§ **Direction**
Render every line of the items below as a Markdown table with the columns Row and Line, leaving out blank lines.

>>>>

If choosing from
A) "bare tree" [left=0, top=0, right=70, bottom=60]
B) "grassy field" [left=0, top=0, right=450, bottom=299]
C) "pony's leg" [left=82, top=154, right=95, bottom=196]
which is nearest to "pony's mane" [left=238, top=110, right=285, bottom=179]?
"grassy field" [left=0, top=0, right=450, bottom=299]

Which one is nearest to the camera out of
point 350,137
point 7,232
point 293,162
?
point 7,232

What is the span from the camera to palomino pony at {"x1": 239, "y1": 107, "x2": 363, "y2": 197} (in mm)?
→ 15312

<<<<

§ **Answer to this task**
| Row | Line |
|---|---|
| 1 | If choosing from |
| 2 | A) "bare tree" [left=0, top=0, right=70, bottom=60] |
| 3 | B) "grassy field" [left=0, top=0, right=450, bottom=299] |
| 4 | C) "pony's leg" [left=82, top=154, right=95, bottom=196] |
| 5 | which is nearest to "pony's mane" [left=238, top=110, right=285, bottom=179]? |
| 6 | "grassy field" [left=0, top=0, right=450, bottom=299] |
| 7 | Which one is nearest to the camera out of |
| 8 | point 350,137 |
| 9 | point 7,232 |
| 10 | point 293,162 |
| 11 | ? |
| 12 | point 7,232 |
| 13 | What is the span from the camera to palomino pony at {"x1": 239, "y1": 107, "x2": 363, "y2": 197} (in mm)? |
| 14 | → 15312 |